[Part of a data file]
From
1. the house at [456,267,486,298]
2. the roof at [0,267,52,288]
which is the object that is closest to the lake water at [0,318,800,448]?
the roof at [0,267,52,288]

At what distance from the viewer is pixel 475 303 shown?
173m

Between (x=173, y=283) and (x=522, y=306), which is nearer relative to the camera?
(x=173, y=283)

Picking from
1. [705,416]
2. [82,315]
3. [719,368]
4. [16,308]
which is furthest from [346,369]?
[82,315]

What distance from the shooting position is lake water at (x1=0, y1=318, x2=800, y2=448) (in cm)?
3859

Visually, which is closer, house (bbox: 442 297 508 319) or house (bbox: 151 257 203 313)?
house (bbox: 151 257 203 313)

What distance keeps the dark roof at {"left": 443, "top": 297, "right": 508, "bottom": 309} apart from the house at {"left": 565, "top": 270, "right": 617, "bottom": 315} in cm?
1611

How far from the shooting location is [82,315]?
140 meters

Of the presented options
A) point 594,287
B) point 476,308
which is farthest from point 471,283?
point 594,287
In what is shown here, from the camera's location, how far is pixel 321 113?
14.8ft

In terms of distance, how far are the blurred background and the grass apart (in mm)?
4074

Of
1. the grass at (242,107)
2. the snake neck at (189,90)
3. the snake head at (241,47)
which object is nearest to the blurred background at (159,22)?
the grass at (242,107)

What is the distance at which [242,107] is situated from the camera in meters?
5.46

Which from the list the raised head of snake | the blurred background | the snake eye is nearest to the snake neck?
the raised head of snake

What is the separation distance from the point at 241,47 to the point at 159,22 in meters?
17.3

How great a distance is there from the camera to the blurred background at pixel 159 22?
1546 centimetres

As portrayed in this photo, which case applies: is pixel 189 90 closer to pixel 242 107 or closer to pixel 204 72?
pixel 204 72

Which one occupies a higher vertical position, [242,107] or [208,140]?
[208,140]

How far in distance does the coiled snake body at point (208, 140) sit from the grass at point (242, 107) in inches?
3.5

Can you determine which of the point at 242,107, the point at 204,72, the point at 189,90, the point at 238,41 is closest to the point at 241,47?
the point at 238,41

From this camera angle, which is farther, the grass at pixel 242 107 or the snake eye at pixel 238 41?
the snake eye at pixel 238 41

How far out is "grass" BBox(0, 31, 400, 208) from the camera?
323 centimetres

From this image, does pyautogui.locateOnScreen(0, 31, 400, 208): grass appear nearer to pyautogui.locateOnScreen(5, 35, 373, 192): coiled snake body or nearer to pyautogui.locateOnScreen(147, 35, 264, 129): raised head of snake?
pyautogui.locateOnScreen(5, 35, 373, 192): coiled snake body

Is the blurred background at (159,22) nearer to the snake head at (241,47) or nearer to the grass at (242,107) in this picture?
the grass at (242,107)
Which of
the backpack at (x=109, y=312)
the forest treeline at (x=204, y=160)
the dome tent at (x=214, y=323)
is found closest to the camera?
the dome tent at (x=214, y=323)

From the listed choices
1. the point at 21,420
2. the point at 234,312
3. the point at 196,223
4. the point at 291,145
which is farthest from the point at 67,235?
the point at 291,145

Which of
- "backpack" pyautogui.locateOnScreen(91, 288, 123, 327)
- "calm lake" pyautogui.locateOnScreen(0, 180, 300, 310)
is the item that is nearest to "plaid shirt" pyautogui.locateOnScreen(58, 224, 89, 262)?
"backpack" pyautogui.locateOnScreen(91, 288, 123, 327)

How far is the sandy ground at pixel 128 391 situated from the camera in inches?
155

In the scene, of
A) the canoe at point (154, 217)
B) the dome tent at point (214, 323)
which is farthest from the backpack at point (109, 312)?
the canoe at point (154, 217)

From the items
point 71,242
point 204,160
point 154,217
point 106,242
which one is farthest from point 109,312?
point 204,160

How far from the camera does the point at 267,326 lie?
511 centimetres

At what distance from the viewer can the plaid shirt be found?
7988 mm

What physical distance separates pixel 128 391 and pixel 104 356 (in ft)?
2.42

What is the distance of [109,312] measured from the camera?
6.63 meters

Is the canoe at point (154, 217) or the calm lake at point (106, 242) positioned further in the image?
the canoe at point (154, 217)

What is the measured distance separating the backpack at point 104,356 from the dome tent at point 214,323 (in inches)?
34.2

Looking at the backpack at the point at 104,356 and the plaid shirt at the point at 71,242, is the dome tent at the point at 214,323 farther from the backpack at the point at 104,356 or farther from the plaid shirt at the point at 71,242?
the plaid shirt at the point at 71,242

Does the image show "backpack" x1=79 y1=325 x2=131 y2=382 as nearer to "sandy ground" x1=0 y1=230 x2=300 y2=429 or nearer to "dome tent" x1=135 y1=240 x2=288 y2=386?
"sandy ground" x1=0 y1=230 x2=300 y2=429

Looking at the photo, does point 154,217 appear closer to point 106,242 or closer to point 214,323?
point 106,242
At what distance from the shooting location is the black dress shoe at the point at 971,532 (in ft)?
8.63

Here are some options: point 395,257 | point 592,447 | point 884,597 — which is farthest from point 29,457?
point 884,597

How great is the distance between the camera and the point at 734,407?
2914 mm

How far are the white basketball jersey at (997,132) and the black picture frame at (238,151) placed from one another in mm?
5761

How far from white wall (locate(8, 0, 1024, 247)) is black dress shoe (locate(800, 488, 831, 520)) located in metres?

WORK TO BE COMPLETED =>
Retype every record above exactly as it appears.

ANSWER =>
From
1. the house at [456,267,486,298]
2. the roof at [0,267,52,288]
which is the object that is closest to the lake water at [0,318,800,448]?
the roof at [0,267,52,288]

At what distance from the viewer is pixel 475 303 shown?
173m

Between (x=173, y=283) and (x=522, y=306), which is nearer relative to the camera?
(x=173, y=283)

Picking from
1. [705,416]
2. [82,315]
3. [719,368]
4. [16,308]
which is furthest from [346,369]?
[82,315]

What distance from the shooting position is lake water at (x1=0, y1=318, x2=800, y2=448) (in cm)?
3859

Visually, which is closer, house (bbox: 442 297 508 319) or house (bbox: 151 257 203 313)?
house (bbox: 151 257 203 313)

What distance keeps the dark roof at {"left": 443, "top": 297, "right": 508, "bottom": 309} apart from the house at {"left": 565, "top": 270, "right": 617, "bottom": 315} in cm?
1611

How far from the shooting location is [82,315]?
140 meters

Of the presented options
A) point 594,287
B) point 476,308
which is farthest from point 471,283?
point 594,287
In what is shown here, from the camera's location, how far is pixel 321 113?
14.8ft

In terms of distance, how far are the blurred background and the grass apart (in mm)?
4074

Of
1. the grass at (242,107)
2. the snake neck at (189,90)
3. the snake head at (241,47)
which object is nearest to the blurred background at (159,22)?
the grass at (242,107)

What is the distance at which [242,107] is situated from the camera in meters?
5.46

Which from the list the raised head of snake | the blurred background | the snake eye is nearest to the snake neck?
the raised head of snake

What is the separation distance from the point at 241,47 to the point at 159,22 in meters?
17.3

How great a distance is there from the camera to the blurred background at pixel 159 22?
1546 centimetres

As portrayed in this photo, which case applies: is pixel 189 90 closer to pixel 242 107 or closer to pixel 204 72?
pixel 204 72

Which one occupies a higher vertical position, [242,107] or [208,140]?
[208,140]

How far in distance does the coiled snake body at point (208, 140) sit from the grass at point (242, 107) in inches?
3.5

Can you determine which of the point at 242,107, the point at 204,72, the point at 189,90, the point at 238,41 is closest to the point at 241,47?
the point at 238,41

From this camera angle, which is farther, the grass at pixel 242 107 or the snake eye at pixel 238 41?
the snake eye at pixel 238 41

How far out is "grass" BBox(0, 31, 400, 208) from the camera?
323 centimetres

From this image, does pyautogui.locateOnScreen(0, 31, 400, 208): grass appear nearer to pyautogui.locateOnScreen(5, 35, 373, 192): coiled snake body or nearer to pyautogui.locateOnScreen(147, 35, 264, 129): raised head of snake?
pyautogui.locateOnScreen(5, 35, 373, 192): coiled snake body

Is the blurred background at (159,22) nearer to the snake head at (241,47) or nearer to the grass at (242,107) in this picture?
the grass at (242,107)
Which of
the backpack at (x=109, y=312)
the forest treeline at (x=204, y=160)
the dome tent at (x=214, y=323)
is found closest to the camera?
the dome tent at (x=214, y=323)

From the listed choices
1. the point at 21,420
2. the point at 234,312
3. the point at 196,223
4. the point at 291,145
which is farthest from the point at 67,235?
the point at 291,145

Which of
- "backpack" pyautogui.locateOnScreen(91, 288, 123, 327)
- "calm lake" pyautogui.locateOnScreen(0, 180, 300, 310)
is the item that is nearest to "plaid shirt" pyautogui.locateOnScreen(58, 224, 89, 262)?
"backpack" pyautogui.locateOnScreen(91, 288, 123, 327)

How far is the sandy ground at pixel 128 391 situated from the camera in inches?
155

In the scene, of
A) the canoe at point (154, 217)
B) the dome tent at point (214, 323)
which is farthest from the backpack at point (109, 312)?
the canoe at point (154, 217)

From the items
point 71,242
point 204,160
point 154,217
point 106,242
which one is farthest from point 109,312?
point 204,160

How far from the camera does the point at 267,326 lie?
511 centimetres

At what distance from the viewer can the plaid shirt be found?
7988 mm

What physical distance separates pixel 128 391 and pixel 104 356 (in ft)?
2.42

What is the distance of [109,312] measured from the camera?
6.63 meters

Is the canoe at point (154, 217) or the calm lake at point (106, 242) positioned further in the image?
the canoe at point (154, 217)

What is the measured distance separating the backpack at point 104,356 from the dome tent at point 214,323 (in inches)?
34.2

Looking at the backpack at the point at 104,356 and the plaid shirt at the point at 71,242, is the dome tent at the point at 214,323 farther from the backpack at the point at 104,356 or farther from the plaid shirt at the point at 71,242?
the plaid shirt at the point at 71,242

Does the image show "backpack" x1=79 y1=325 x2=131 y2=382 as nearer to "sandy ground" x1=0 y1=230 x2=300 y2=429 or nearer to "dome tent" x1=135 y1=240 x2=288 y2=386?
"sandy ground" x1=0 y1=230 x2=300 y2=429

Looking at the photo, does point 154,217 appear closer to point 106,242 or closer to point 214,323?
point 106,242
At what distance from the shooting location is the black dress shoe at the point at 971,532 (in ft)?
8.63

Here are some options: point 395,257 | point 592,447 | point 884,597 — which is farthest from point 29,457?
point 884,597

How great is the distance between the camera and the point at 734,407?
2914 mm

How far are the white basketball jersey at (997,132) and the black picture frame at (238,151) placed from one another in mm?
5761

How far from white wall (locate(8, 0, 1024, 247)) is black dress shoe (locate(800, 488, 831, 520)) located in metres?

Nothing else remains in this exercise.